I have imported MS Word documents with index entries (Cyrillic and Latin alphabetet, quotation marks etc. ).
Now I want to generate index and I have the alert:
"The index could not be generated.
One or more index entries contain invalid characters.
Please delete any invalid characters from the index entries".
Either Word or InDesign sometimes add a null character at the end of an index entry. Yup, "sometimes". Not "always", not "never". A null character is invalid in almost every text string.
indexTopics = app.activeDocument.indexes.topics; for (i=0; i<indexTopics.length; i++) indexTopics[i].name = indexTopics[i].name.replace(String.fromCharCode(0), '');
-- the way to check if this is the only problem is to run it, then try to regenerate your index
The script does not check for sub-topics; if you have these and it still doesn't work, the script needs expanding.
Internally, strings inside InDesign are coded as Unicode. null (U+0000) is an invalid character in most contexts, but so are others such as U+FFFE (not-a-character), U+1FFF (not an existing Unicode), and U+D801 (only half of a 2-code combined Unicode). But it depends on context as well: something like a Hard Return is legal inside text but (surely?) illegal inside an index entry.

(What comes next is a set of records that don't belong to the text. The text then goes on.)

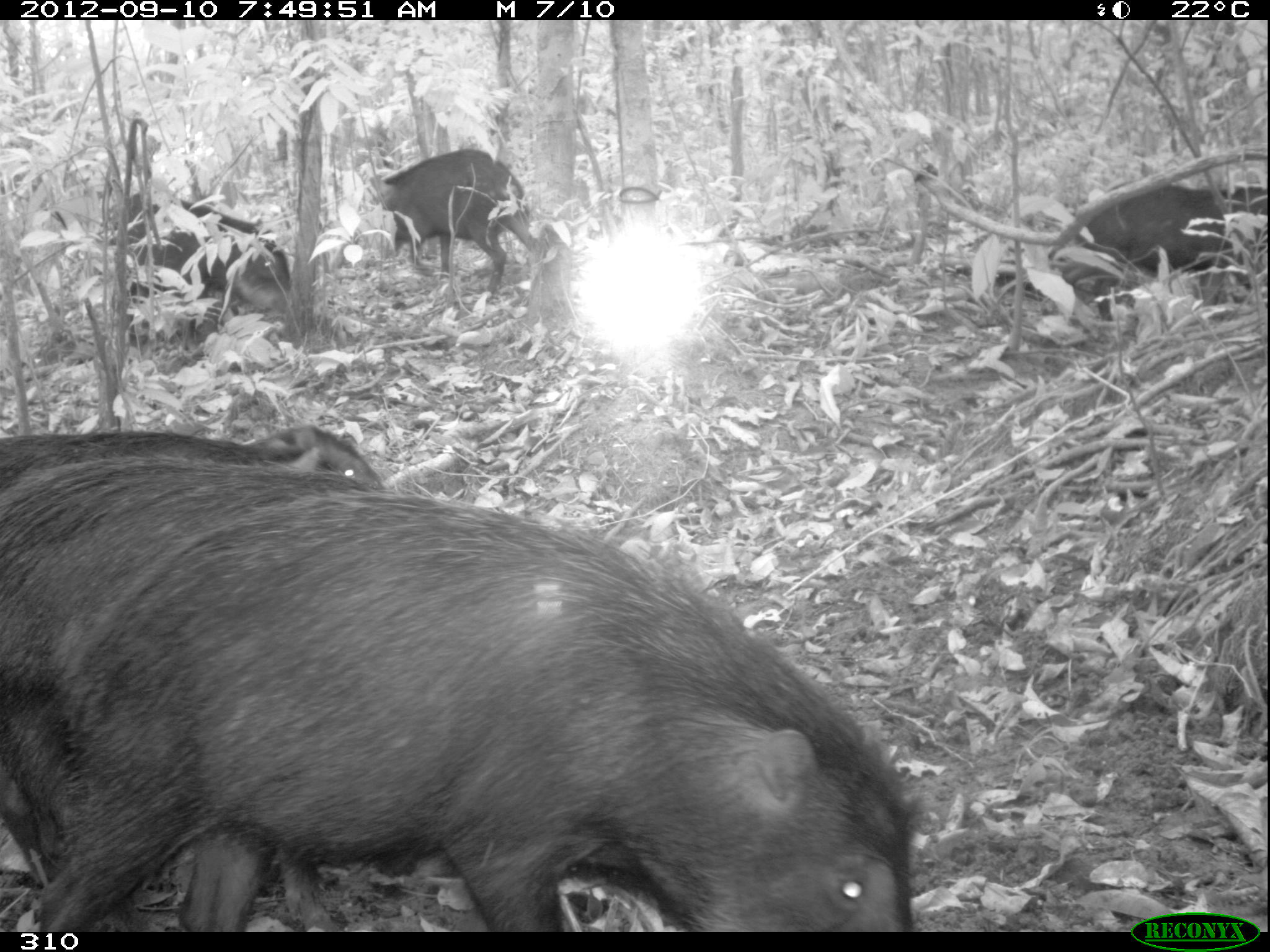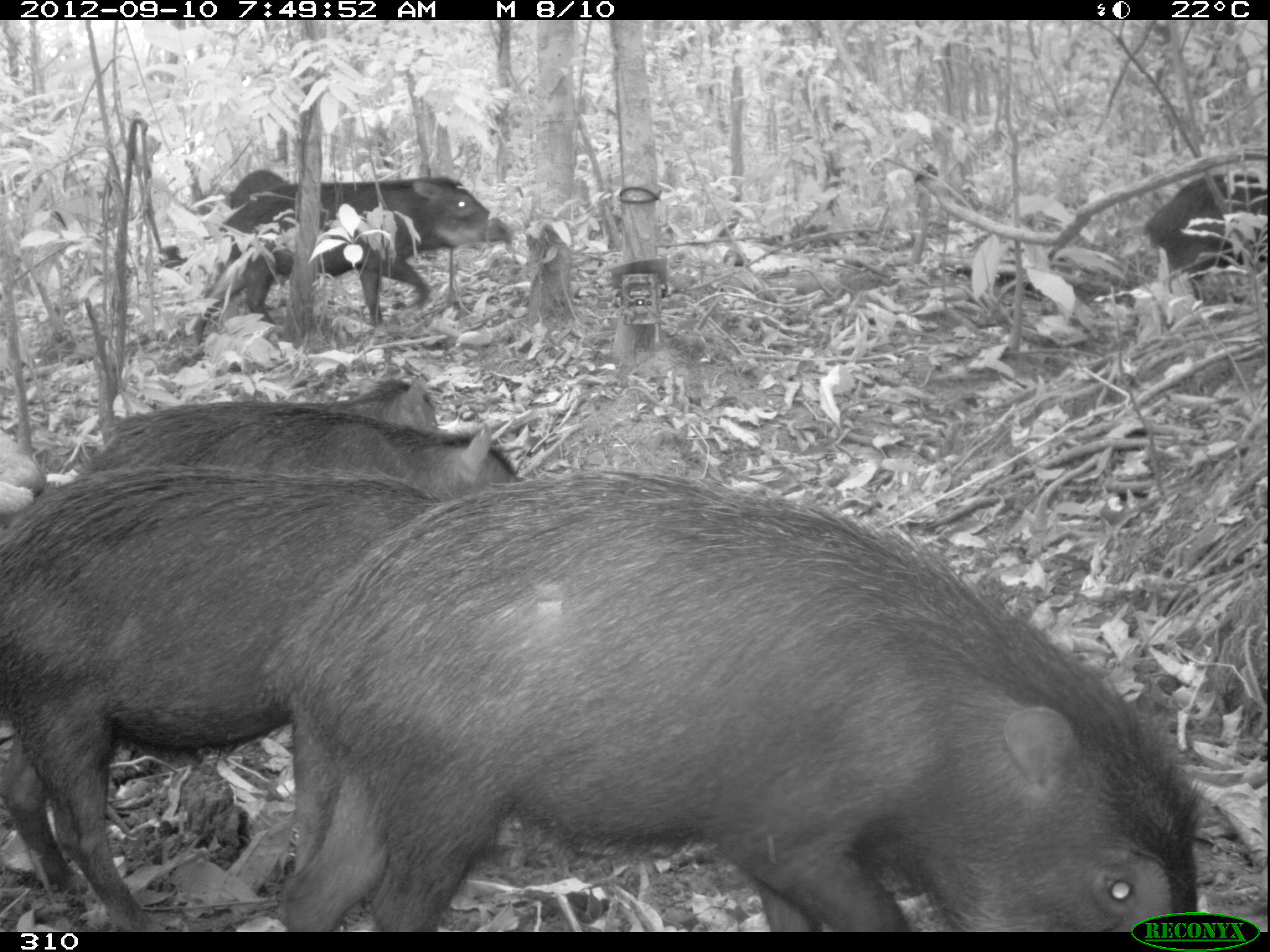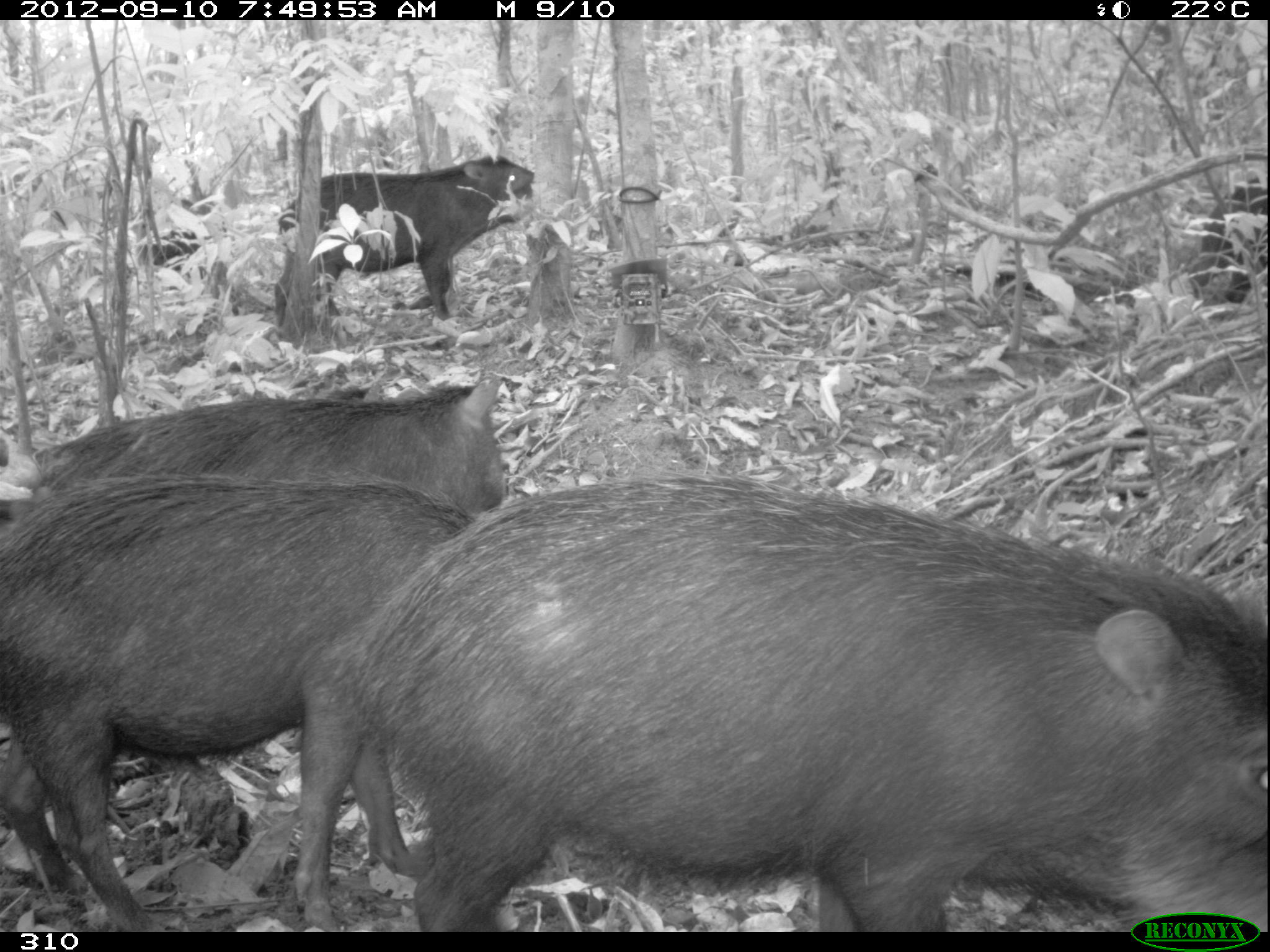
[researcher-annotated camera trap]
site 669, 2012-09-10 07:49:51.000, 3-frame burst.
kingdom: Animalia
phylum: Chordata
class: Mammalia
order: Artiodactyla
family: Tayassuidae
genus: Tayassu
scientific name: Tayassu pecari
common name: white-lipped peccary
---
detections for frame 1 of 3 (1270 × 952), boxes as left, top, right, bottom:
tayassu pecari: 39, 495, 914, 931; 1, 454, 382, 931; 109, 191, 290, 356; 0, 423, 388, 495; 1057, 180, 1251, 322; 352, 148, 537, 295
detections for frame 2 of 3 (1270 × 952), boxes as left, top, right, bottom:
tayassu pecari: 266, 472, 1196, 930; 1, 465, 442, 930; 192, 177, 510, 347; 78, 401, 518, 494; 1144, 174, 1267, 306; 159, 169, 290, 277; 308, 368, 437, 432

Don't you think that Preflight should check and mark such characters?
I'd rather have InDesign not import invalid characters to begin with!
Thank you Jongware,
I have fond the bug.
In Polish typography in compound words we have to use pair of characters in: Discretionary Hyphen and Nonbreaking Hyphen to repeat hyphen on the left edge of the column. (This is Polish and Slovak rulez).

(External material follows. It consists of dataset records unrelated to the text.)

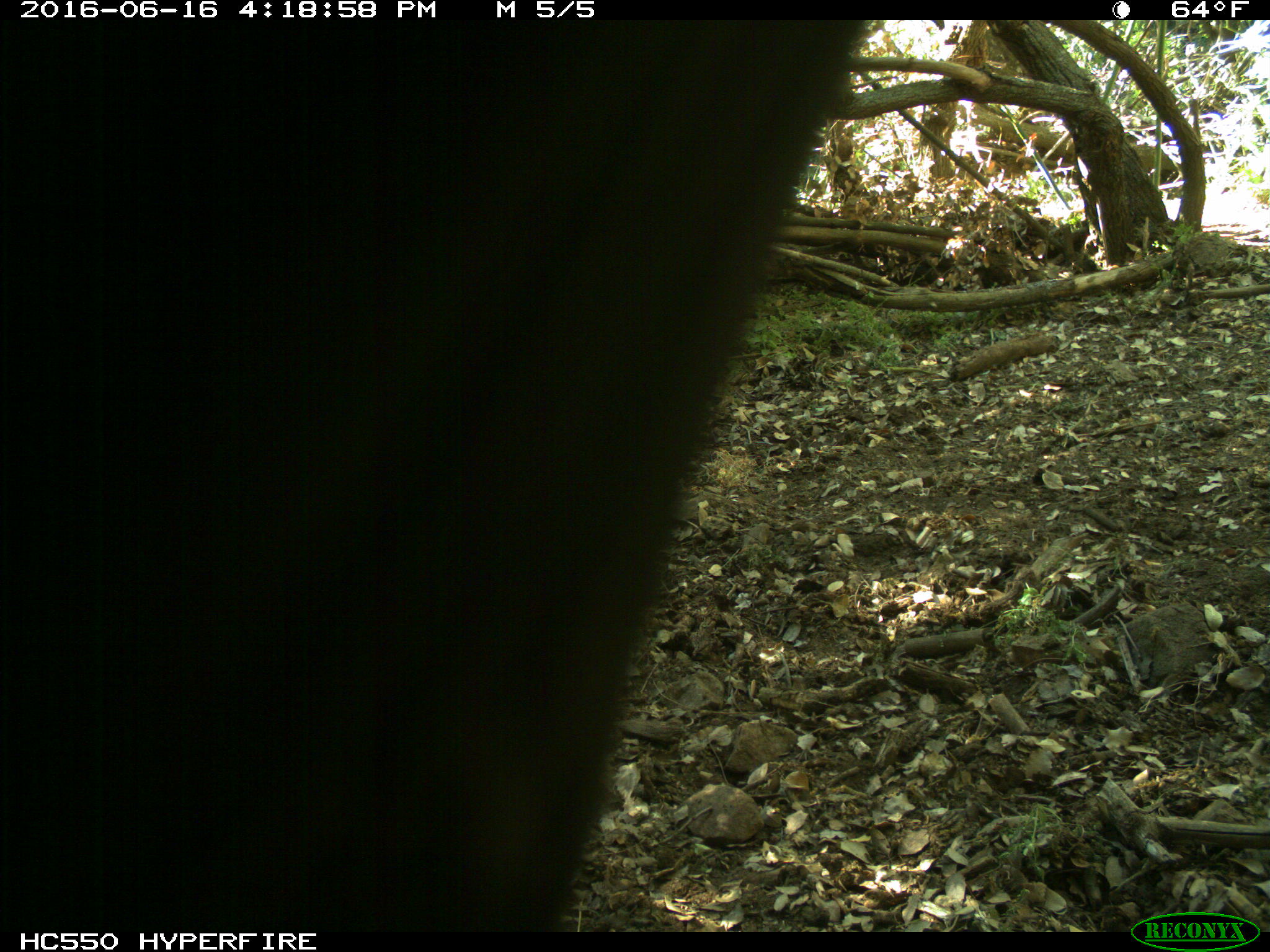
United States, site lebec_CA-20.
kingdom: Animalia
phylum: Chordata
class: Mammalia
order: Artiodactyla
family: Bovidae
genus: Bos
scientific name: Bos taurus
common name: domestic cow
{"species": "Bos taurus (domestic cow)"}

Such pair was working fine in CS2.
Now (from cs3 or cs4 I do not remember) is is not important to put such pair of characters, it is enough to choice Polish or Slovak language. And such hyphens are duplicated on the left edge of a column on the fly.
But the import engine of docx file has still the bug. If someone put such pair to the MS Word, docx file, InDesign cs 5.5 can't import them properely to InDesign document.
I have checked idml file of my document
Reference Topic should be Yat-Kha. In MS Word there was Yat[discretionary hyphen and nonbreaking hyphen]Kha
but inside the reference topic in idml file is something like that I sgned in bold:
ReferencedTopic="u1b3TopicnYat<?AID 001f?><?AID 001e?>Kha"
I do not know what is ?AID 001f? and ?AID 001e?
But I know now that there are invalid characters
That was the problem.
Well, if you know the value of your invalid characters, you can use my script to remove them from your InDesign index!
Replace the 'replace' line with this:
indexTopics[i].name = indexTopics[i].name.replace('\u001F\u001E, '-');
so both of these characters will be removed and replaced with a regular hyphen.
"AID somethin' somethin'" must be some IDML code to insert special characters as plain text; the "001f" part is what we're interested in. (I checked the same way, only I tested for a null character.)